Career Advice for the Social Impact Sector
It’s an important time for talented young people to consider government service, as there is tremendous opportunity in every part of the federal government to address climate change, advance equity, and work toward solving the other challenges facing our country. I have had the good fortune of serving in the government and in the nonprofit sector, so I often get questions—especially from young women—about how to position their careers. The young people of this country have done so much already to insist we move fast on climate change, dismantle racism, and build equity, and I am excited to see what we can do together in the next few years.
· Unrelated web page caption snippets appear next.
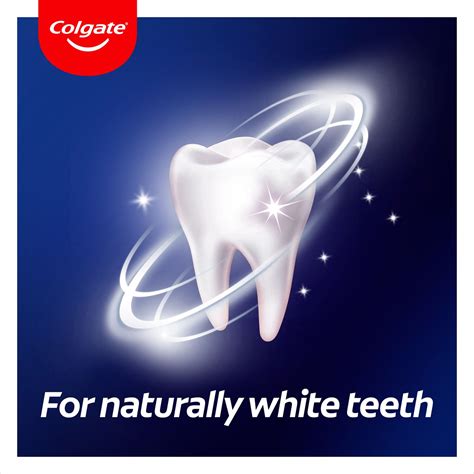 Remove Tooth Stain with Colgate Toothpaste 的图像结果
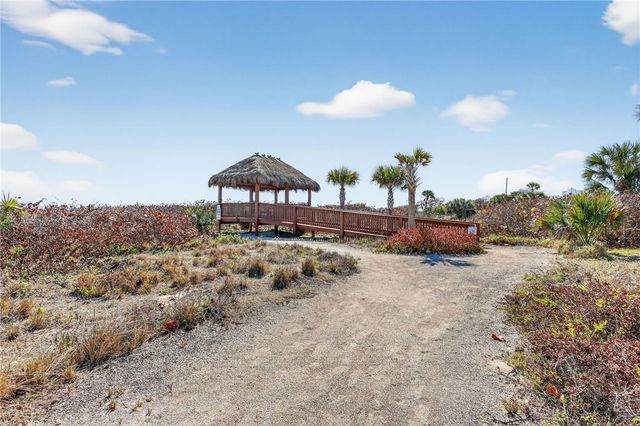 5159 N Highway A1a None 315, Hutchinson Island, FL 34949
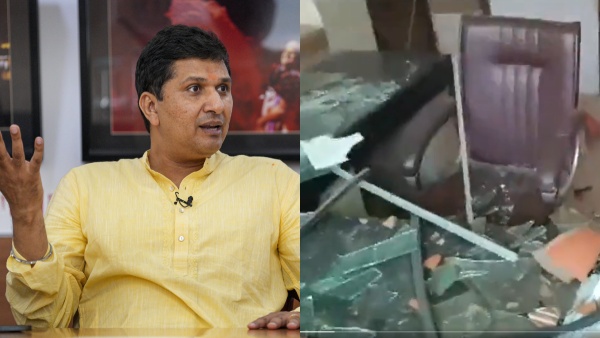 AAP s Saurabh Bhardwaj AAP s Saurabh Bhardwaj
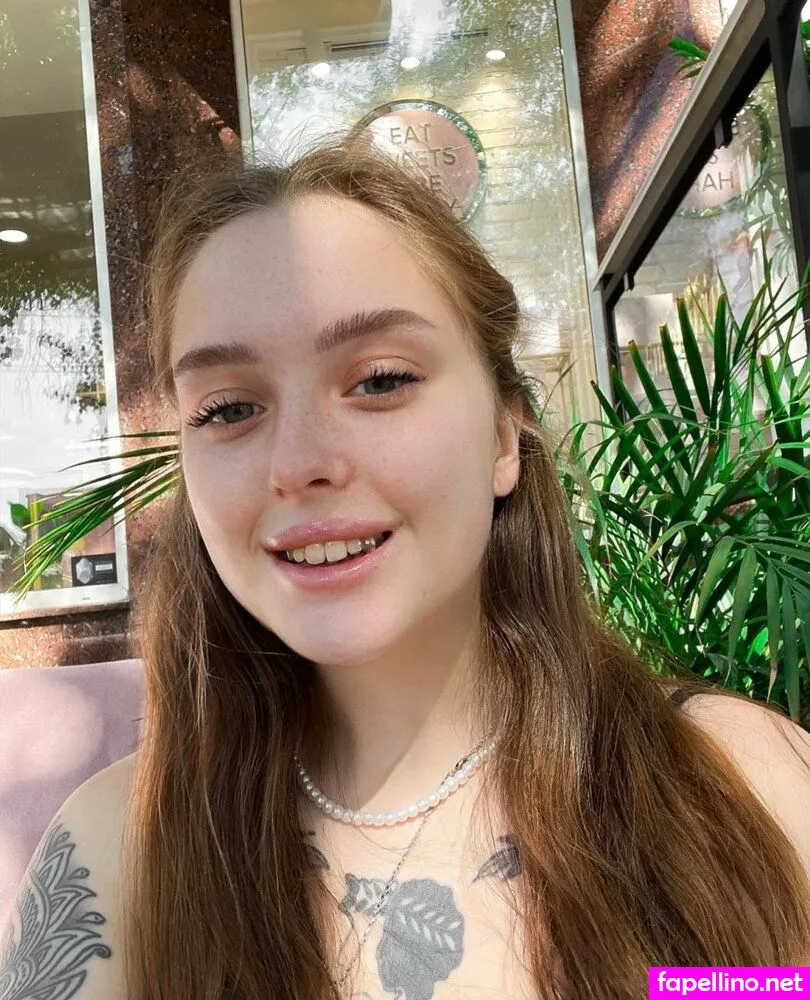 swalina, swan_polina Nude Leaked OnlyFans Photo #qVp9h0As5B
First, a little about me. I served at the Environmental Protection Agency with both Republicans and Democrats under four different presidents. In almost two decades I had many different roles, including overseeing the EPA’s work to implement the Clean Water Act and the Safe Drinking Water Act as the nation’s top career leader. I am incredibly proud to have worked with the thousands of wonderful people at the EPA serving all of our futures. After leaving the EPA, I started over at the Environmental Defense Fund, and now serve as president and chief executive officer at Trust for Public Land. The lessons I learned along the way are applicable to anyone interested in a career in government, nonprofit, or social impact sectors. If I could go back in time and give myself some advice from the benefit of my hard-won hindsight, here’s what I’d say:
Government for the People
Public service is a special calling. The chance to work on what you care about—at a moment in history when change is possible—is precious. And working in DC is a heady experience.
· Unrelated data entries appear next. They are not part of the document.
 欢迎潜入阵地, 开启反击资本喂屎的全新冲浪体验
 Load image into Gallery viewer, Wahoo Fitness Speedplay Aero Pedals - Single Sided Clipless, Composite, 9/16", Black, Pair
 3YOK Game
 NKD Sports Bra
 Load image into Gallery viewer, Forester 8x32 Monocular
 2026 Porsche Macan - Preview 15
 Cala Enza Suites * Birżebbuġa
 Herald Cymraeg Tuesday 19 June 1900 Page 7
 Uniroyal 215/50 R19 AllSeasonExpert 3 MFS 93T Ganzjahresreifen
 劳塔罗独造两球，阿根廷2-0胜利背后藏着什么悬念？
But don’t get stuck just talking to people in DC. You will do your best work when you really listen to a diversity of voices—especially people working to solve problems in communities. I gained invaluable insights about how the EPA could do better by convening local watershed protection groups—advocates, businesses, and other leaders working to ensure their drinking water, their rivers, their lakes were clean and safe. Today, community activists understand how climate change is showing up at their door. They know what that means for families in a way that is impossible to glean from briefing documents. Learn from them, and bring their voices forward.
Be Here Now, and Welcome Change When It Comes
Any role you take in public service will create opportunities for you. The most important opportunities are what you can do now, what you can accomplish if you channel all your energy and passion into the moment. Too often, we think about a current job as a stepping stone to the next opportunity. This future-career focus can create fear and timidity. You’ll find that if you bring your creativity, enthusiasm, and dedication to the table, you will spark energy and meaning for yourself and those around you. Stay present, and when you falter, don’t be afraid to ask for guidance.
All that energy and creativity you put in will bring change—for the country, the world, and for you. You will arrive at many career crossroads. Maybe you will accept a promotion. Maybe you will reprioritize and decide to step back.
Those career crossroads aren’t always voluntary. Sometimes they are painful. When I worked at the EPA under President George W. Bush, I fought to strengthen water-quality protections against polluters. My persistence rankled some political leaders, and the day came when my political boss told me I would be reassigned as a punishment. I knew this meant a meaningless assignment, designed to keep me in check. I was devastated and tempted to ride it out, waiting for a change in leadership. But I found that instead of a miserable detour, I had reached a wonderful crossroads. It was time to chase my dream of working as a nonprofit leader.
I needn’t have feared, nor do you need to fear these turning points. For me, the resistance I encountered presented an opportunity to venture off in new directions. I took my passion for clean water, clean air, and a healthy planet into the nonprofit world, where I have enjoyed terrific opportunities to work with like-minded people to create positive change.
Lean On Each Other
I had some intense moments in government service—all-nighters, weeks away from home. When I was assigned to advise President Bill Clinton on environmental issues, I was on call 24/7. With three very young children at home, I was often asked, “How do you do it?” Perhaps not surprisingly, my husband was not once asked that same question. He was never asked, even though he has had a demanding career as one of the country’s leading climate activists. The truth was that we could each only succeed by leaning on one another as equal partners.
If I needed to head back to the office after dinner, my husband had my back. Likewise, I had his. I realize that many others have a significantly tougher row to hoe. Some of my heroes balance brilliant careers as single parents or while taking care of very sick children. Everyone deserves support, and giving and getting that support is essential for a thriving, high-impact, happy career.
With the pace of work in DC, and the important era we are working in, you may be tempted to remain “on” all the time. You may feel the urge to reply to even quotidian messages at all hours. You may even believe that you can be your best self working all the time for four or eight years in a row.
We live in a time of great uncertainty, from climate change to economic turmoil. Devising solutions to these complex challenges will require our utmost vision, focus, and fortitude. So schedule vacation and enjoy regular outings in nature—not only because you deserve joy, but because carving out time for yourself will make you a better leader and decision maker.
Getting outside is one of the best ways to stay healthy. Time spent in nature is shown in studies to boost mood, sharpen focus, reduce stress, lower blood pressure—even prolong life. Resist making a habit out of burning the midnight oil, and when you are done for the day, make a point to head into the sunset, and breathe.
Diane Regas is president and CEO of Trust for Public Land.